■ INSTRUCTIONS FOR THE TASK: According to the passage on dark matter, what is the first step to take when a theory's predictions do not match observations?

What is it, exactly, that you’re supposed to do when the predictions of your best scientific theories don’t match what you observe? The first step is to reproduce your results independently, ensuring that you haven’t made an error. The second step is to find whether this mismatch occurs for a wide variety of conditions, quantifying it in an attempt to learn exactly what it means. And the third step — if you’re bold enough — is to try and find a theoretical explanation that brings things back into line.
In general, there are only two theoretical explanations that are worth considering: either you’ve got the rules wrong, and they need to be modified from what you thought they were before these critical measurements, or you’ve got the ingredients wrong, and something else is at play above and beyond what you’d considered earlier. Yet, when it comes to the problem of gravitational effects based on the matter we see not matching our predictions, scientists almost always invoke dark matter, and rarely even consider altering the law of gravity: General Relativity. It seems unfair on the surface, but there’s a very compelling reason why professionals overwhelmingly do this. There’s a reason scientists are so accepting of dark matter, and it’s time the rest of us knew exactly why.
If we go all the way back to the 1800s, we can easily find two examples of an older version of this exact problem. Within our Solar System, Newton’s laws of gravity were known to be incredibly successful. They explained, without any error greater than the precision of our measurements, the orbits of every celestial body. From the Earth/Moon system to the orbits of the planets, asteroids, and comets around the Sun to the moons of other planets, Newton’s equations predicted the positions and velocities of each of these objects correctly.

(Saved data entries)

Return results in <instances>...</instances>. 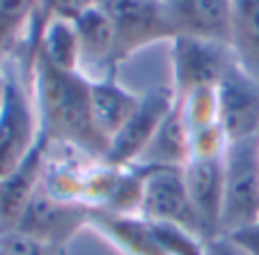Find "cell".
<instances>
[{
	"label": "cell",
	"mask_w": 259,
	"mask_h": 255,
	"mask_svg": "<svg viewBox=\"0 0 259 255\" xmlns=\"http://www.w3.org/2000/svg\"><path fill=\"white\" fill-rule=\"evenodd\" d=\"M30 81L41 138L51 148L60 145L85 157L106 159L108 140L94 124L88 76L58 69L37 55Z\"/></svg>",
	"instance_id": "obj_1"
},
{
	"label": "cell",
	"mask_w": 259,
	"mask_h": 255,
	"mask_svg": "<svg viewBox=\"0 0 259 255\" xmlns=\"http://www.w3.org/2000/svg\"><path fill=\"white\" fill-rule=\"evenodd\" d=\"M41 140L30 71L19 55L3 62L0 103V181H5Z\"/></svg>",
	"instance_id": "obj_2"
},
{
	"label": "cell",
	"mask_w": 259,
	"mask_h": 255,
	"mask_svg": "<svg viewBox=\"0 0 259 255\" xmlns=\"http://www.w3.org/2000/svg\"><path fill=\"white\" fill-rule=\"evenodd\" d=\"M259 223V136L227 142L223 152V235Z\"/></svg>",
	"instance_id": "obj_3"
},
{
	"label": "cell",
	"mask_w": 259,
	"mask_h": 255,
	"mask_svg": "<svg viewBox=\"0 0 259 255\" xmlns=\"http://www.w3.org/2000/svg\"><path fill=\"white\" fill-rule=\"evenodd\" d=\"M234 67V55L227 44L191 37L172 40V88L177 99L195 90L218 88Z\"/></svg>",
	"instance_id": "obj_4"
},
{
	"label": "cell",
	"mask_w": 259,
	"mask_h": 255,
	"mask_svg": "<svg viewBox=\"0 0 259 255\" xmlns=\"http://www.w3.org/2000/svg\"><path fill=\"white\" fill-rule=\"evenodd\" d=\"M101 7L113 21L115 53H117L119 64L154 42H172L163 3H156V0H101Z\"/></svg>",
	"instance_id": "obj_5"
},
{
	"label": "cell",
	"mask_w": 259,
	"mask_h": 255,
	"mask_svg": "<svg viewBox=\"0 0 259 255\" xmlns=\"http://www.w3.org/2000/svg\"><path fill=\"white\" fill-rule=\"evenodd\" d=\"M177 103V94L172 85H154L140 94V103L128 118V122L119 129V133L110 140V148L103 161L117 168L133 166L147 142L152 140L161 122L170 115Z\"/></svg>",
	"instance_id": "obj_6"
},
{
	"label": "cell",
	"mask_w": 259,
	"mask_h": 255,
	"mask_svg": "<svg viewBox=\"0 0 259 255\" xmlns=\"http://www.w3.org/2000/svg\"><path fill=\"white\" fill-rule=\"evenodd\" d=\"M140 216L154 223H175L200 232L181 168H145Z\"/></svg>",
	"instance_id": "obj_7"
},
{
	"label": "cell",
	"mask_w": 259,
	"mask_h": 255,
	"mask_svg": "<svg viewBox=\"0 0 259 255\" xmlns=\"http://www.w3.org/2000/svg\"><path fill=\"white\" fill-rule=\"evenodd\" d=\"M90 211H92L90 207L53 198L51 193L44 191V187H39L30 198L16 232L60 248L80 228L88 226Z\"/></svg>",
	"instance_id": "obj_8"
},
{
	"label": "cell",
	"mask_w": 259,
	"mask_h": 255,
	"mask_svg": "<svg viewBox=\"0 0 259 255\" xmlns=\"http://www.w3.org/2000/svg\"><path fill=\"white\" fill-rule=\"evenodd\" d=\"M163 7L172 40L191 37L230 46L232 0H165Z\"/></svg>",
	"instance_id": "obj_9"
},
{
	"label": "cell",
	"mask_w": 259,
	"mask_h": 255,
	"mask_svg": "<svg viewBox=\"0 0 259 255\" xmlns=\"http://www.w3.org/2000/svg\"><path fill=\"white\" fill-rule=\"evenodd\" d=\"M218 120L227 142L259 136V81L234 67L218 85Z\"/></svg>",
	"instance_id": "obj_10"
},
{
	"label": "cell",
	"mask_w": 259,
	"mask_h": 255,
	"mask_svg": "<svg viewBox=\"0 0 259 255\" xmlns=\"http://www.w3.org/2000/svg\"><path fill=\"white\" fill-rule=\"evenodd\" d=\"M181 170L202 237L223 235V157H191Z\"/></svg>",
	"instance_id": "obj_11"
},
{
	"label": "cell",
	"mask_w": 259,
	"mask_h": 255,
	"mask_svg": "<svg viewBox=\"0 0 259 255\" xmlns=\"http://www.w3.org/2000/svg\"><path fill=\"white\" fill-rule=\"evenodd\" d=\"M78 32L80 74L90 81L117 76V53H115L113 21L101 5L90 10L78 21H73Z\"/></svg>",
	"instance_id": "obj_12"
},
{
	"label": "cell",
	"mask_w": 259,
	"mask_h": 255,
	"mask_svg": "<svg viewBox=\"0 0 259 255\" xmlns=\"http://www.w3.org/2000/svg\"><path fill=\"white\" fill-rule=\"evenodd\" d=\"M46 154H49V142L41 138L30 157L5 181H0V237L16 232L30 198L41 187Z\"/></svg>",
	"instance_id": "obj_13"
},
{
	"label": "cell",
	"mask_w": 259,
	"mask_h": 255,
	"mask_svg": "<svg viewBox=\"0 0 259 255\" xmlns=\"http://www.w3.org/2000/svg\"><path fill=\"white\" fill-rule=\"evenodd\" d=\"M191 133H188L186 120L179 108V101L170 111L152 140L147 142V148L138 157L133 166L140 168H184L191 161Z\"/></svg>",
	"instance_id": "obj_14"
},
{
	"label": "cell",
	"mask_w": 259,
	"mask_h": 255,
	"mask_svg": "<svg viewBox=\"0 0 259 255\" xmlns=\"http://www.w3.org/2000/svg\"><path fill=\"white\" fill-rule=\"evenodd\" d=\"M88 226L117 246L124 255H167L158 244L149 221H145L142 216H122L92 209Z\"/></svg>",
	"instance_id": "obj_15"
},
{
	"label": "cell",
	"mask_w": 259,
	"mask_h": 255,
	"mask_svg": "<svg viewBox=\"0 0 259 255\" xmlns=\"http://www.w3.org/2000/svg\"><path fill=\"white\" fill-rule=\"evenodd\" d=\"M90 97H92L94 124L110 148V140L117 136L119 129L128 122V118L138 108L140 94L124 88L117 76H110L101 81H90Z\"/></svg>",
	"instance_id": "obj_16"
},
{
	"label": "cell",
	"mask_w": 259,
	"mask_h": 255,
	"mask_svg": "<svg viewBox=\"0 0 259 255\" xmlns=\"http://www.w3.org/2000/svg\"><path fill=\"white\" fill-rule=\"evenodd\" d=\"M230 49L236 67L259 81V0H232Z\"/></svg>",
	"instance_id": "obj_17"
},
{
	"label": "cell",
	"mask_w": 259,
	"mask_h": 255,
	"mask_svg": "<svg viewBox=\"0 0 259 255\" xmlns=\"http://www.w3.org/2000/svg\"><path fill=\"white\" fill-rule=\"evenodd\" d=\"M37 55H41L44 60H49L51 64L64 69V71H80V49L76 25L71 21L51 19V23L46 25L39 37Z\"/></svg>",
	"instance_id": "obj_18"
},
{
	"label": "cell",
	"mask_w": 259,
	"mask_h": 255,
	"mask_svg": "<svg viewBox=\"0 0 259 255\" xmlns=\"http://www.w3.org/2000/svg\"><path fill=\"white\" fill-rule=\"evenodd\" d=\"M39 10V0H0V64L16 53Z\"/></svg>",
	"instance_id": "obj_19"
},
{
	"label": "cell",
	"mask_w": 259,
	"mask_h": 255,
	"mask_svg": "<svg viewBox=\"0 0 259 255\" xmlns=\"http://www.w3.org/2000/svg\"><path fill=\"white\" fill-rule=\"evenodd\" d=\"M149 226H152L158 244H161V248L167 255H206V250H204L206 239L200 237L197 232L188 230L184 226H175V223L149 221Z\"/></svg>",
	"instance_id": "obj_20"
},
{
	"label": "cell",
	"mask_w": 259,
	"mask_h": 255,
	"mask_svg": "<svg viewBox=\"0 0 259 255\" xmlns=\"http://www.w3.org/2000/svg\"><path fill=\"white\" fill-rule=\"evenodd\" d=\"M0 255H60L58 246H49L21 232L0 237Z\"/></svg>",
	"instance_id": "obj_21"
},
{
	"label": "cell",
	"mask_w": 259,
	"mask_h": 255,
	"mask_svg": "<svg viewBox=\"0 0 259 255\" xmlns=\"http://www.w3.org/2000/svg\"><path fill=\"white\" fill-rule=\"evenodd\" d=\"M204 250H206V255H252L236 239H232L230 235H215L211 239H206Z\"/></svg>",
	"instance_id": "obj_22"
},
{
	"label": "cell",
	"mask_w": 259,
	"mask_h": 255,
	"mask_svg": "<svg viewBox=\"0 0 259 255\" xmlns=\"http://www.w3.org/2000/svg\"><path fill=\"white\" fill-rule=\"evenodd\" d=\"M232 239H236L243 248H248L252 255H259V223H254V226H248L243 228V230H236L232 232Z\"/></svg>",
	"instance_id": "obj_23"
},
{
	"label": "cell",
	"mask_w": 259,
	"mask_h": 255,
	"mask_svg": "<svg viewBox=\"0 0 259 255\" xmlns=\"http://www.w3.org/2000/svg\"><path fill=\"white\" fill-rule=\"evenodd\" d=\"M0 103H3V64H0Z\"/></svg>",
	"instance_id": "obj_24"
},
{
	"label": "cell",
	"mask_w": 259,
	"mask_h": 255,
	"mask_svg": "<svg viewBox=\"0 0 259 255\" xmlns=\"http://www.w3.org/2000/svg\"><path fill=\"white\" fill-rule=\"evenodd\" d=\"M156 3H165V0H156Z\"/></svg>",
	"instance_id": "obj_25"
}]
</instances>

■ THE RESPONSE: Reproduce your results independently to ensure that you haven't made an error.